» **Text provided**:
┌──
2012-09-17 Thread Black, Michael (IS)
That's the nice thing about standards...there's so many to choose from.

One man's NULL is another's length=0, is another's "empty" string of ''.
http://en.wikipedia.org/wiki/Null_%28SQL%29

IMHO sqlite3 gets it right and Oracle 11.2.0.1.0 gets it wrong...
Purportedly:
"Null is defined by the ISO SQL standard as different from both an empty string 
or the numerical value 0"

In sqlite3 3.7.13:
SQLite version 3.7.13 2012-06-11 02:05:22
Enter ".help" for instructions
Enter SQL statements terminated with a ";"
sqlite> create table t(a);
sqlite> insert into t values(NULL);
sqlite> insert into t values('');
sqlite> select count(a) from t;
1
sqlite> select count(*) from t where a is null;
1
sqlite> select count(*) from t where a ='';
1
sqlite> select count(*) from t where length(a) = 0;
1


SQL> create table t(a varchar(255));
Table created.
SQL> insert into t values(NULL);
1 row created.
SQL> insert into t values('');
1 row created.
SQL> select count(a) from t;
  COUNT(A)
--
 0
SQL> select count(*) from t where a is null;
  COUNT(*)
--
 2
SQL> select count(*) from t where a = '';
  COUNT(*)
--
 0
SQL> select count(*) from t where length(a) = 0;
  COUNT(*)
└──
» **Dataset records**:
┌──
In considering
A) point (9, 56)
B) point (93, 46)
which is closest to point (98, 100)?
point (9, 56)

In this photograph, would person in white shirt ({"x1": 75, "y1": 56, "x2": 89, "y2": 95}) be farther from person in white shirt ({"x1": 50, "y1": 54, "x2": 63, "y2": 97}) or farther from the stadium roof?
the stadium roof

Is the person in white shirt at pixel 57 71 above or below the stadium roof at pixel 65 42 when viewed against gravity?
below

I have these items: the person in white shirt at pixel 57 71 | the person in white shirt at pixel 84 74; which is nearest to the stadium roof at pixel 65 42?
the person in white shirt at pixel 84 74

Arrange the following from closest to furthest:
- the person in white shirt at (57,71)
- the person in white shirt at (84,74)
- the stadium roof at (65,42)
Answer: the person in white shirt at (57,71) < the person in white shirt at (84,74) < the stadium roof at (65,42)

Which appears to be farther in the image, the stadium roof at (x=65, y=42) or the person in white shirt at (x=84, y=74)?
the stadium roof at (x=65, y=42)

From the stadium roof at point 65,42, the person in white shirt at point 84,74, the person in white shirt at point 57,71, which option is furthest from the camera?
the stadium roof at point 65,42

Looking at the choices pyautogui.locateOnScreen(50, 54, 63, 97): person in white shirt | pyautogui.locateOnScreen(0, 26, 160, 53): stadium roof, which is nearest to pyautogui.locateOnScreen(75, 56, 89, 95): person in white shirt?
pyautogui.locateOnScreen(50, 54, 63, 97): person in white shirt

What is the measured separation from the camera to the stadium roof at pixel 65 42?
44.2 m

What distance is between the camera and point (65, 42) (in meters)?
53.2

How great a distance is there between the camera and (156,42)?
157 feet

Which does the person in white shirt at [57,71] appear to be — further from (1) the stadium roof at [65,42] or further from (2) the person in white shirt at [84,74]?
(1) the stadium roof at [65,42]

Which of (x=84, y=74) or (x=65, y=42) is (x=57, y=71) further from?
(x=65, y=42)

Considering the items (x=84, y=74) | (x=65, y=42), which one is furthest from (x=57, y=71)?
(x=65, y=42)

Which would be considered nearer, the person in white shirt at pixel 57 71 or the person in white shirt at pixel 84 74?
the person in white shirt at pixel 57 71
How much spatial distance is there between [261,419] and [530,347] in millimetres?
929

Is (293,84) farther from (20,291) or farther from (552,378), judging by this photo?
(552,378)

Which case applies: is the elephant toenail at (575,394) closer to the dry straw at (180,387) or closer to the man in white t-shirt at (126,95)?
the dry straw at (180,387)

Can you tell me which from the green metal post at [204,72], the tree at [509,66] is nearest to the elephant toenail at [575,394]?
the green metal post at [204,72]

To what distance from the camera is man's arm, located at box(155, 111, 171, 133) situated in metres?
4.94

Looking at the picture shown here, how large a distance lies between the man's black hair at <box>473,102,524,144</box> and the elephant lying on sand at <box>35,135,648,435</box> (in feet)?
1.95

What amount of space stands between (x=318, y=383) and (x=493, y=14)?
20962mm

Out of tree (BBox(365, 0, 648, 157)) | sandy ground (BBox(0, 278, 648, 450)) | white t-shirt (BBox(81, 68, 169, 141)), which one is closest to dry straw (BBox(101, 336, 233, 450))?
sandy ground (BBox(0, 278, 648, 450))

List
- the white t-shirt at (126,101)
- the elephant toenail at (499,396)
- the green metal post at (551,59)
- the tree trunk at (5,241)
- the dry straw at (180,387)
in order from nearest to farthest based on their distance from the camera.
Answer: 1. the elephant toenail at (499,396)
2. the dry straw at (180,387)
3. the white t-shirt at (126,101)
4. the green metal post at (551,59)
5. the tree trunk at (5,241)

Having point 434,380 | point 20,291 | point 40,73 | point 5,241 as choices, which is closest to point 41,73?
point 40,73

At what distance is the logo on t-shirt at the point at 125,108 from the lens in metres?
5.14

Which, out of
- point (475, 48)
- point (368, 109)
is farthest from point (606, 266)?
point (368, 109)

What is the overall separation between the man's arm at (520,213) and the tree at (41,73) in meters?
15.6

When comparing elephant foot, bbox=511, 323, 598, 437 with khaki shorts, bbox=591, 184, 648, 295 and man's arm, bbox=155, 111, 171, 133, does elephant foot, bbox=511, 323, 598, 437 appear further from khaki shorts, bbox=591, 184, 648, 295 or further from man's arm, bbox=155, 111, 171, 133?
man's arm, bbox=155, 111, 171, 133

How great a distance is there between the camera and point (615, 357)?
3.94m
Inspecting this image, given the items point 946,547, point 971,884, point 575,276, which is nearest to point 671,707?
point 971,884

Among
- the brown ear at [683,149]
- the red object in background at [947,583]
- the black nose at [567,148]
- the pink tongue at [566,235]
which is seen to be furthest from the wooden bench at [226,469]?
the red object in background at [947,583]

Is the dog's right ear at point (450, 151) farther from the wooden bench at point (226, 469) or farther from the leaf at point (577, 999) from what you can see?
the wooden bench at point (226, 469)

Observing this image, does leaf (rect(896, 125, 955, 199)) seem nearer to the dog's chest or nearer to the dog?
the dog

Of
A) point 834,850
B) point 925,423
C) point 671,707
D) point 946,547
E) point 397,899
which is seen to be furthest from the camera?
└──
» **What you need to do**:
A. In the post about NULL handling, list every SQL statement entered at the sqlite> prompt.
B. Rewrite the dataset records as a JSON list of strings with one string per line, leaving out blank lines. Start with the line containing "What is the overall" and go on through the end of the records.

» **The answers**:
A.
- create table t(a);
- insert into t values(NULL);
- insert into t values('');
- select count(a) from t;
- select count(*) from t where a is null;
- select count(*) from t where a ='';
- select count(*) from t where length(a) = 0;

B.
[
  "What is the overall separation between the man's arm at (520,213) and the tree at (41,73) in meters?",
  "15.6",
  "When comparing elephant foot, bbox=511, 323, 598, 437 with khaki shorts, bbox=591, 184, 648, 295 and man's arm, bbox=155, 111, 171, 133, does elephant foot, bbox=511, 323, 598, 437 appear further from khaki shorts, bbox=591, 184, 648, 295 or further from man's arm, bbox=155, 111, 171, 133?",
  "man's arm, bbox=155, 111, 171, 133",
  "How great a distance is there between the camera and point (615, 357)?",
  "3.94m",
  "Inspecting this image, given the items point 946,547, point 971,884, point 575,276, which is nearest to point 671,707?",
  "point 971,884",
  "Among",
  "- the brown ear at [683,149]",
  "- the red object in background at [947,583]",
  "- the black nose at [567,148]",
  "- the pink tongue at [566,235]",
  "which is seen to be furthest from the wooden bench at [226,469]?",
  "the red object in background at [947,583]",
  "Is the dog's right ear at point (450, 151) farther from the wooden bench at point (226, 469) or farther from the leaf at point (577, 999) from what you can see?",
  "the wooden bench at point (226, 469)",
  "Observing this image, does leaf (rect(896, 125, 955, 199)) seem nearer to the dog's chest or nearer to the dog?",
  "the dog",
  "Of",
  "A) point 834,850",
  "B) point 925,423",
  "C) point 671,707",
  "D) point 946,547",
  "E) point 397,899",
  "which is seen to be furthest from the camera?"
]